With this idea as the starting point, I began to imagine a digital research environment that could manage heterogenous data and methods that are required over the life course of a project in the Social Sciences and especially those that are interdisciplinary, keeping in mind three interlinking factors:

  1. Organization - To sort and organize the vast amounts of heterogenous data that is necessary to fulfil the methodological requirements of interdisciplinary research both qualitatively and quantitatively.
  2. Integration - It enables the integration of various methods to process heterogeneous data collected from diverse sources. Understanding various contextual aspects from heterogeneous data and various sources requires comprehensive interdisciplinary mixed methods work and it is difficult to reconcile findings of diverse methods using existing software often because the platforms are incompatible.  
  3. Visualization – Ultimately the benefit of the software is the ability to visualize heterogenous data in various ways to get a complete picture of the underlying processes of research. This also offers benefits for teamwork as multiple users can visualize data and debate, discuss and evaluate all aspects of it.

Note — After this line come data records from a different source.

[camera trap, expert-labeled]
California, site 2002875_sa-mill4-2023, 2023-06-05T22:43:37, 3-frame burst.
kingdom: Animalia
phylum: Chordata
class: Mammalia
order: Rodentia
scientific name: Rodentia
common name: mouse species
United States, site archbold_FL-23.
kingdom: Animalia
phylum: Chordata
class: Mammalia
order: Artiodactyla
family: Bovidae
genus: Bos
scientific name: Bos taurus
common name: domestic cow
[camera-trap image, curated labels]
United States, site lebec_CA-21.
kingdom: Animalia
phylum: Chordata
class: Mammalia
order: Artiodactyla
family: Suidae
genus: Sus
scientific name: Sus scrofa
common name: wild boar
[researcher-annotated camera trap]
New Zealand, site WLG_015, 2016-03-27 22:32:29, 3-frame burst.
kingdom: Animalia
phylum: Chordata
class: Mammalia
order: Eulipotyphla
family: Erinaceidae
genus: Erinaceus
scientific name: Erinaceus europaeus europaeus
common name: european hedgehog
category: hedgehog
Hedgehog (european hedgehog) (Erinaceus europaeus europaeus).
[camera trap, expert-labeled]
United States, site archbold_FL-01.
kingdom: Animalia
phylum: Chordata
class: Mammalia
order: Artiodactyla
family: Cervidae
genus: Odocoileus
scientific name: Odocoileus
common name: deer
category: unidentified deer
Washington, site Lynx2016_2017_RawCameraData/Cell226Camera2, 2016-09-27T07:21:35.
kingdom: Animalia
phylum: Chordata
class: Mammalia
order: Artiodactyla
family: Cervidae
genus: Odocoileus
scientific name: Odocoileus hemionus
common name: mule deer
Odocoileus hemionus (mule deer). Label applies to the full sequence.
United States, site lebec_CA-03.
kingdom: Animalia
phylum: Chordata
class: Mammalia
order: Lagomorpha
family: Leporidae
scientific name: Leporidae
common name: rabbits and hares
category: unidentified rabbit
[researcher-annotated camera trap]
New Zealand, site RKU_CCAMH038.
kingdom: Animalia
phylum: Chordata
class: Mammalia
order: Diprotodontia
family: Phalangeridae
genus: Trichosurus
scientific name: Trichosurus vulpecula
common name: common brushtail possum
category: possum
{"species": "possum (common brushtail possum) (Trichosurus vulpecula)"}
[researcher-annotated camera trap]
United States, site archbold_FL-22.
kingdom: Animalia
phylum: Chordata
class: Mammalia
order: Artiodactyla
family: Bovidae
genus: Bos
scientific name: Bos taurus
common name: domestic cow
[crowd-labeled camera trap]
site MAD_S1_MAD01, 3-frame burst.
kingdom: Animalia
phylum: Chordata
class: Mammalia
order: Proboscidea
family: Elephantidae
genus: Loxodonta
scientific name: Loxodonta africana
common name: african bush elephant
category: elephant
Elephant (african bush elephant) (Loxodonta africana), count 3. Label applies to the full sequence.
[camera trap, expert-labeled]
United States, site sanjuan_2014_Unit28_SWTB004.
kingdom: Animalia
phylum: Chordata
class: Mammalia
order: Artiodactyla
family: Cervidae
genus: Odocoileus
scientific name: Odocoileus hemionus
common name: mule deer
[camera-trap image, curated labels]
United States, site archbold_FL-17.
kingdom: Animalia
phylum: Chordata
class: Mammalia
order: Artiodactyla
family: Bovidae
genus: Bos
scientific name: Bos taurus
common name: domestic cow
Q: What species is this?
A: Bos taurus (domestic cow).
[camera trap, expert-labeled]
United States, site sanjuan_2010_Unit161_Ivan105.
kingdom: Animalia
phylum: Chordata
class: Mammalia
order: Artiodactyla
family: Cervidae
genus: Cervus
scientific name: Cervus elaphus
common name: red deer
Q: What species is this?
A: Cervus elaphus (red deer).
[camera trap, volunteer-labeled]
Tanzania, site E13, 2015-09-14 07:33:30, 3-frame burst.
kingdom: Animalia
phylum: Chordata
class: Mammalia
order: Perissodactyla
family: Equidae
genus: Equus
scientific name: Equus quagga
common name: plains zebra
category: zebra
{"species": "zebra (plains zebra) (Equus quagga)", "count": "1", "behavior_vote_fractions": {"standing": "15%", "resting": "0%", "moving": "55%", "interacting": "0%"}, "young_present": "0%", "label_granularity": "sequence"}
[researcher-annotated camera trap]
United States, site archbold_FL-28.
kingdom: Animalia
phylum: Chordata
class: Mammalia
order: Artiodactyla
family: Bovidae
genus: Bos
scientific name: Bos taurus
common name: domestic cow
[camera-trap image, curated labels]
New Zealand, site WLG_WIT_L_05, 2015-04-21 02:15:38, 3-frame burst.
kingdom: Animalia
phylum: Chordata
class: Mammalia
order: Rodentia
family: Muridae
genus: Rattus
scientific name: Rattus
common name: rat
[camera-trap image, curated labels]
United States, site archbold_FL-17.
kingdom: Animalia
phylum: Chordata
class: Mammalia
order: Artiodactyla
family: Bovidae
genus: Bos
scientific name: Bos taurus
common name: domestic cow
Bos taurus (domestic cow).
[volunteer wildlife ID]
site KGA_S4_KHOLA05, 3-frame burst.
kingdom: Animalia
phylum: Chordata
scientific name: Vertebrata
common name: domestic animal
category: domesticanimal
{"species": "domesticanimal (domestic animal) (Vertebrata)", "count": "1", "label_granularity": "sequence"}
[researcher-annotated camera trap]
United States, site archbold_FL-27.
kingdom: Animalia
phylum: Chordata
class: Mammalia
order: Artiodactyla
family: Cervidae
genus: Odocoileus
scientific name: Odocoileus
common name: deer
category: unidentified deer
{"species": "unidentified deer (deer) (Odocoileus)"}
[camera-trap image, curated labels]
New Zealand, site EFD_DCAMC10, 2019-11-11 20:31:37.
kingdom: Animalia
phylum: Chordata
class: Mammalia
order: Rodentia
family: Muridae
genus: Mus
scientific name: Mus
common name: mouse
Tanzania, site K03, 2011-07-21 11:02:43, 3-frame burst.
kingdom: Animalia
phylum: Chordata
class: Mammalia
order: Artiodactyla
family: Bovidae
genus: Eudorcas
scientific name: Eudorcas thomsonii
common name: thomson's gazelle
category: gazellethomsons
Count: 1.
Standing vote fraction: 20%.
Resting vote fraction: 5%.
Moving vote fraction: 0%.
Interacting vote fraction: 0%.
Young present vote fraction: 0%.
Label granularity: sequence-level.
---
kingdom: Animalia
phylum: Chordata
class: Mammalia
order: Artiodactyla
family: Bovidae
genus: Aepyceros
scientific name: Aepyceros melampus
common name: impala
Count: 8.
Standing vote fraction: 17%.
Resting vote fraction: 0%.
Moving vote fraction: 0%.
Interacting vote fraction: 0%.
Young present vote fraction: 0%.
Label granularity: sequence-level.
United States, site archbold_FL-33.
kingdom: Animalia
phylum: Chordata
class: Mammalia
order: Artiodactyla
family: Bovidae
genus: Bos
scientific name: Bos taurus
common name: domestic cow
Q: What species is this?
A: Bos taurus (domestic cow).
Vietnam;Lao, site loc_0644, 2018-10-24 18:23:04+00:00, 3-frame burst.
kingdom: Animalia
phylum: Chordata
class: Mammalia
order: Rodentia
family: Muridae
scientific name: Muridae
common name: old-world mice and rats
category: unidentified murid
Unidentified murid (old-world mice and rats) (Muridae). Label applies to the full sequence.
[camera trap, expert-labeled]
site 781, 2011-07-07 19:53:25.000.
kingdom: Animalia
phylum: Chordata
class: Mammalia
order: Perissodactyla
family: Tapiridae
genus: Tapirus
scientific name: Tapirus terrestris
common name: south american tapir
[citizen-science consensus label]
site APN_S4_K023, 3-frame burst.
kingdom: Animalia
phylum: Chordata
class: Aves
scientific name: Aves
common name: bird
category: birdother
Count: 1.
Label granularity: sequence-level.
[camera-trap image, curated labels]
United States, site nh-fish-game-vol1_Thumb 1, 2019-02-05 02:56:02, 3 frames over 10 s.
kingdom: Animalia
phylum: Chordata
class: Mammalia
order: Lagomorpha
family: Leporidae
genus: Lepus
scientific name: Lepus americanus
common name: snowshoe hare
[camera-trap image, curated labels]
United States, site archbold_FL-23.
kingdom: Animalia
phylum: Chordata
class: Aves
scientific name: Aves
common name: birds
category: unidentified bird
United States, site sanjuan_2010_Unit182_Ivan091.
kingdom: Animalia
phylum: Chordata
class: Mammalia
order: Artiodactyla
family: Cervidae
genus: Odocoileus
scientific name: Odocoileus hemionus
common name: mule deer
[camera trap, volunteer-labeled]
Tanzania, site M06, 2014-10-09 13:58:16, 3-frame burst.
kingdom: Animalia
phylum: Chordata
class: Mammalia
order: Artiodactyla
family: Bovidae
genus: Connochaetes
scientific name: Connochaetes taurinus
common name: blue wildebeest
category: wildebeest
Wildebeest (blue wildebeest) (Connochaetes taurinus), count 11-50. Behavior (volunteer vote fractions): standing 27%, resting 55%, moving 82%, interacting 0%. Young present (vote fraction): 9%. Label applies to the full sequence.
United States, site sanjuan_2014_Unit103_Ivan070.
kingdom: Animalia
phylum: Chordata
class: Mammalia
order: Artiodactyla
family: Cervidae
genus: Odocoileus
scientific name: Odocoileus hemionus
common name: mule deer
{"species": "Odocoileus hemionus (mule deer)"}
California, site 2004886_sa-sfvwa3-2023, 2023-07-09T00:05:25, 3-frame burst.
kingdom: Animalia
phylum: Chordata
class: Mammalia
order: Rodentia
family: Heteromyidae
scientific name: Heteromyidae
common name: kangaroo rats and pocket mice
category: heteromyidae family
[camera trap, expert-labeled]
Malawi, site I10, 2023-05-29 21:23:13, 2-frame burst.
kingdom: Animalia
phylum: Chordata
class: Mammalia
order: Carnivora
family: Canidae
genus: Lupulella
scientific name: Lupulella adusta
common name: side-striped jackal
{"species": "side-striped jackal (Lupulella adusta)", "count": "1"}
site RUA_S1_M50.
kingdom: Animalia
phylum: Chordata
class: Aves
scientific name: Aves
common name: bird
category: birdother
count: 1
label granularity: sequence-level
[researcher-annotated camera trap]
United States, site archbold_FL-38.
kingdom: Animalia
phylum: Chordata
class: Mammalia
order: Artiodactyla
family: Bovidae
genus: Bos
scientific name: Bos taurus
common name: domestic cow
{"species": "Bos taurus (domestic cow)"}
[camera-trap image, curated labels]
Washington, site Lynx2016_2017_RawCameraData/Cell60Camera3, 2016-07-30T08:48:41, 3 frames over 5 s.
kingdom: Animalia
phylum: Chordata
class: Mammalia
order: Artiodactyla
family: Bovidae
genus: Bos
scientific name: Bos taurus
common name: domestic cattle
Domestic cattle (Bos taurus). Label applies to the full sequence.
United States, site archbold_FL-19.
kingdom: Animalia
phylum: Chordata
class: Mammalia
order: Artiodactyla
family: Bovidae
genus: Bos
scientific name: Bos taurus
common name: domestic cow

Notably it is a goal of this software to be able to provide tools which do not require advanced programming knowledge to access. It is also the hope that this software will help facilitate collaboration between disparate groups, something which ISS is actively working to achieve.

In this presentation I will provide an overview of the existing development that have been made with the software, including demonstrating various aspects of it. I will also discuss future modules and plans for it.

More information

The Research in Progress seminars are intended to provide an informal venue for presentations of ongoing research by ISS scholars and other scholars from the wider development studies community.